Pepin nodded vigorously, injecting enthusiasm back into the room. “We’re rearing to go, Captain! Just give us the damn order already!”

Alexios jumped from his seat, the camaraderie bursting with youthful eagerness amidst his mature resolve. “Let’s show them what we’re made of,” the man said in his rumbling voice.

Cao let a grin creep onto his face, enjoying the collective spirits of the pilots---even the junior ones who stand hopeful with their peers. “Very well then, Alexios I trust you to carry out the plan and guide Pepin with your shots. Inform the bridge when you are ready with launching. We’ll move the battle cruiser slowly, enough wiggle space to leave this asteroid. The Thessanonilca will be shadowing you and the cruiser. All you need to focus on is what’s in front of you. Understood?”
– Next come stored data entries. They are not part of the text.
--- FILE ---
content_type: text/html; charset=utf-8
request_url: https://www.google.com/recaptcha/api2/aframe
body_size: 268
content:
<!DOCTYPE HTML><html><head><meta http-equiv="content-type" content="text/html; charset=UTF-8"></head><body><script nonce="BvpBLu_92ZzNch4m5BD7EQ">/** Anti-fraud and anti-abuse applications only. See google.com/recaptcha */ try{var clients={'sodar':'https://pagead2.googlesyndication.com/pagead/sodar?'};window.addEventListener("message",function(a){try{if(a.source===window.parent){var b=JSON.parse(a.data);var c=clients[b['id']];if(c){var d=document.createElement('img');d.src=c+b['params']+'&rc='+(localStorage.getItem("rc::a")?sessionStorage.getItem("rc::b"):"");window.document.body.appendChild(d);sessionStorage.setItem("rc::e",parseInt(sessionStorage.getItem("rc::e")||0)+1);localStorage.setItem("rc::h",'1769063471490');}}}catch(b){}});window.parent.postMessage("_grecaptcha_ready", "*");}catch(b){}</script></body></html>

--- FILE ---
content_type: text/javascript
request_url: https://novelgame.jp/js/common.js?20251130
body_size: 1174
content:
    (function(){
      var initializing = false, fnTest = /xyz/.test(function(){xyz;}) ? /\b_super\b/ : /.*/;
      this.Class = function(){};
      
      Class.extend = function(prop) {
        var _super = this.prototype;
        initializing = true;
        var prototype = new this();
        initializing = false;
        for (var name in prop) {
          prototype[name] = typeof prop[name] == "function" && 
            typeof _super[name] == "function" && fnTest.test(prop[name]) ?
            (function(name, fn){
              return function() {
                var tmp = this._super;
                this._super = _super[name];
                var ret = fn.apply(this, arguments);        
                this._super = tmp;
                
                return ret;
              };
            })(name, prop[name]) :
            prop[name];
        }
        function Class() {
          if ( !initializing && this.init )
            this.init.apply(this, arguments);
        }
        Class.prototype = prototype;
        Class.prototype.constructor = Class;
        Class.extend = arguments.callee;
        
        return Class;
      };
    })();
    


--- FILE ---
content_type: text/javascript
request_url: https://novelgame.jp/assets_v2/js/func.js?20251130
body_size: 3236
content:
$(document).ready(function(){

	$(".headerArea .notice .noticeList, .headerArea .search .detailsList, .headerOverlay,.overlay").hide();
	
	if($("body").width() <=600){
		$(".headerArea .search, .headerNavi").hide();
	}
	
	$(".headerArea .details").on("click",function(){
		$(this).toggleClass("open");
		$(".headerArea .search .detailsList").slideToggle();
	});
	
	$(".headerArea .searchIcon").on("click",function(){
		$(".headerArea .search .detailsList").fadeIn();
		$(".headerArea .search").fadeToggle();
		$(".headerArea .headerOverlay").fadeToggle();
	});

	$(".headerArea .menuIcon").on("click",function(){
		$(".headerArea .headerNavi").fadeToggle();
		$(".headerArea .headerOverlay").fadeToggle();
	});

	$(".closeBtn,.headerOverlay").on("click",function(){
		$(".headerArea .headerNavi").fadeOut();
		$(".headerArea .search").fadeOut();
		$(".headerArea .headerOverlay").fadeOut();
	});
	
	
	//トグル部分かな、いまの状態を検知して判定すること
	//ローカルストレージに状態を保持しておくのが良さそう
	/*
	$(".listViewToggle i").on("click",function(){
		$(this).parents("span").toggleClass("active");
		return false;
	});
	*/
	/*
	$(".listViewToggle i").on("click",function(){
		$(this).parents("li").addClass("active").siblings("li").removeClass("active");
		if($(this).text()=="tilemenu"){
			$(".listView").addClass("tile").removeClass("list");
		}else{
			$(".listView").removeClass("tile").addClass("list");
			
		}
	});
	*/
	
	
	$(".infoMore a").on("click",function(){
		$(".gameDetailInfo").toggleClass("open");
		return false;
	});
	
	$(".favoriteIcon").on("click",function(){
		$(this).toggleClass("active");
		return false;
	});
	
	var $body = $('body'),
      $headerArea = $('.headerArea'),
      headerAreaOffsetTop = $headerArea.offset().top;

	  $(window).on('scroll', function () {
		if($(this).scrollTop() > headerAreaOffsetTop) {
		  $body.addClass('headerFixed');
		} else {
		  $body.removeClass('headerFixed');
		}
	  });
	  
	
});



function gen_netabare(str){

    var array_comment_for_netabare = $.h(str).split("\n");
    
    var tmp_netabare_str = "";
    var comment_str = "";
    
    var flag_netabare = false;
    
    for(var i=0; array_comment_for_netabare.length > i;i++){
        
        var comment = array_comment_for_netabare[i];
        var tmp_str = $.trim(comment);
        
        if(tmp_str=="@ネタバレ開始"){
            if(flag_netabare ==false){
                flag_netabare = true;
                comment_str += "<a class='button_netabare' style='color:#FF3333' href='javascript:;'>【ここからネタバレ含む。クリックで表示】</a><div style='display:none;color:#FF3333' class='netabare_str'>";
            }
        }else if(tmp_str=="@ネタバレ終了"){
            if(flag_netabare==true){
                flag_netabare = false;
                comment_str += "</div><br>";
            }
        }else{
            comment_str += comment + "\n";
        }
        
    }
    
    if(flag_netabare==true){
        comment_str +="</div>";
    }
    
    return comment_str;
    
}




The four men shout in affirmative cheers. “Very well,” Cao said, “dismissed. And hurry to your stations in ten... make it five.” As the four men file out, Cao felt a rush of pride for the young men who rallied under his command. He was proud of each one for they were all skilled and ambitious in their own right. Cao turned his attention back to the holographic tactical. Amidst this fleeting tranquility before the storm, Cao looked back on the ominious red glow blinking erratically on the tactical map. What was once a source of anxiety now seemed much more manageable. Cao smiled, and all it took was empowering his crew. Yet, his mind still raced, calculating all the unknown dangers that awaited not just this battle, but the future.

What would happen if this succeeded? Cao thought, what would happen if we took point Zeta? Cao couldn’t resist but panning the cosmic map eastward again. What would the Confederacy achieve with these victories? What if we took Ishtar Fortress?

All these thoughts swell like a balloon in Cao’s fragile state of mind. After dousing his face over a sink Cao made way back for the bridge, his heart ever pounding every step of the way. When he rejoins lieutenant commander Victoria, she looks up at him with concern and a no-nonsense intensity from her maroon eyes drawing him in. “Whatever nonsense you whipped into those chaps, they’re like wild hogs now,” Victoria said. Cao could only generate a smile.

“They’re prepped alright, and I have every confidence they’ll execute the plan flawlessly,” Cao replied, maintaining the cool demeanor even as adrenalin surged throughout him.